De même, le pays est en train de se vider de sa population qui trouve refuge dans les pays voisins. D’après l’Agence des Nations Unies pour les Refugiés (UNHCR), le nombre de personnes déplacées à l’intérieur du pays est estimé à plus de 400 000, contre quelque 94 000 au début de l'année 2012. Environ 65 000 individus se sont enfuis en République démocratique du Congo (RDC), en République du Congo (Congo), au Tchad et au Cameroun, de sorte que le nombre total de réfugiés centrafricains est aujourd'hui proche de 220 000. Le personnel des Nations Unies et de certaines de ses institutions spécialisées qui avait été évacué au lendemain des événements de mars est revenu dans le pays. Cependant, la présence d'individus armés d'un bout à l'autre du territoire crée une forte insécurité ; des incidents, dont des attaques contre les bureaux, les entrepôts et les véhicules des institutions onusiennes et des autres organisations, continuent de se produire. Cette situation a également de graves conséquences sur l'accès humanitaire, obligeant certaines organisations à réduire ou à suspendre à titre temporaire leurs opérations[3].

L’autre fait criard concerne la santé. L’impact des récents événements est extrêmement lourd pour un système de soins qui était déjà gravement dysfonctionnel. L’instabilité et la peur de se déplacer ont drastiquement réduit l’accès aux soins, la perte de revenus économiques rend, pour la population, le paiement des soins encore plus difficile, le système d’approvisionnement en médicaments, déjà défaillant, est désormais totalement inexistant. Depuis des mois, le système d’approvisionnement en médicaments est interrompu. Autant de raisons qui présagent une aggravation du déficit sanitaire dans les prochains mois surtout pour la communauté musulmane, menacée dans plusieurs villes du pays.
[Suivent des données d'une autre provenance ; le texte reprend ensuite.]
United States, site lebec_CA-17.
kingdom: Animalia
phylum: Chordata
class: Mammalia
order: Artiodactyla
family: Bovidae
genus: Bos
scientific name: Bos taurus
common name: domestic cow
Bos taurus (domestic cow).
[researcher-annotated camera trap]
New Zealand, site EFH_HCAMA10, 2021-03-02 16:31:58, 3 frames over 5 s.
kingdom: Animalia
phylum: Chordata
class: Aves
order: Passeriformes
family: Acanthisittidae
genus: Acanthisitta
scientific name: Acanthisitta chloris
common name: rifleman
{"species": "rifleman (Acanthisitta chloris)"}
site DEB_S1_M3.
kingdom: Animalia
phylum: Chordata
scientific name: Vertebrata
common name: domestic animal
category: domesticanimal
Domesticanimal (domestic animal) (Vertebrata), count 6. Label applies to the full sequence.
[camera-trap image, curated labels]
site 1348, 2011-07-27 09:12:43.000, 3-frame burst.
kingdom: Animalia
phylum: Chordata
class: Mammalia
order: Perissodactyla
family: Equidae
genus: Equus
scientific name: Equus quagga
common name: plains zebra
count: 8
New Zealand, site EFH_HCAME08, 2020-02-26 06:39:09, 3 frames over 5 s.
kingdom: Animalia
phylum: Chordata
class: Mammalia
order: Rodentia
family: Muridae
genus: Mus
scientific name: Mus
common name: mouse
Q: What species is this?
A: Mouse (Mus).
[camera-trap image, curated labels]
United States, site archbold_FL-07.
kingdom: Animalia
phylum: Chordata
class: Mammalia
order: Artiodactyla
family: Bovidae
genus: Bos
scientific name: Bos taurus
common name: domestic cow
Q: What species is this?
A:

 La situation est aussi alarmante concernant la malnutrition dans le pays. Des indices au niveau national, relevant des enquêtes nutritionnelles conduites en juillet 2012 montrent des taux de Malnutrition Aigüe Globale de 8% et de Malnutrition Aigüe Sévère de 1,9%, comparables aux résultats de l’enquête de 2010. Le taux de malnutrition chronique est de 38,7%. Les plus  menacés sont les enfants qui sont exposés à ce phénomène dont le risque est l’augmentation du taux de mortalité infantile. L’instabilité et le problème sécuritaire ont aggravé les questions de sécurité alimentaire préexistant : mauvaises récoltes, marchés mal ravitaillés, pillages des faibles réserves de nourritures et volatilité du prix des denrées alimentaires. Le pays n’est plus ravitaillé suffisamment par ses voisins dont le Cameroun à cause du danger qui prévaut dans le pays. Les différents fournisseurs qui approvisionnent le pays craignent pour la sécurité de leur personnel à l’exemple des chauffeurs de camion qui transportent la marchandise en RCA et qui sont pour la plupart des musulmans. Une réalité préoccupante qui interpelle la communauté internationale pour sortir le peuple centrafricain du désespoir et du chaos.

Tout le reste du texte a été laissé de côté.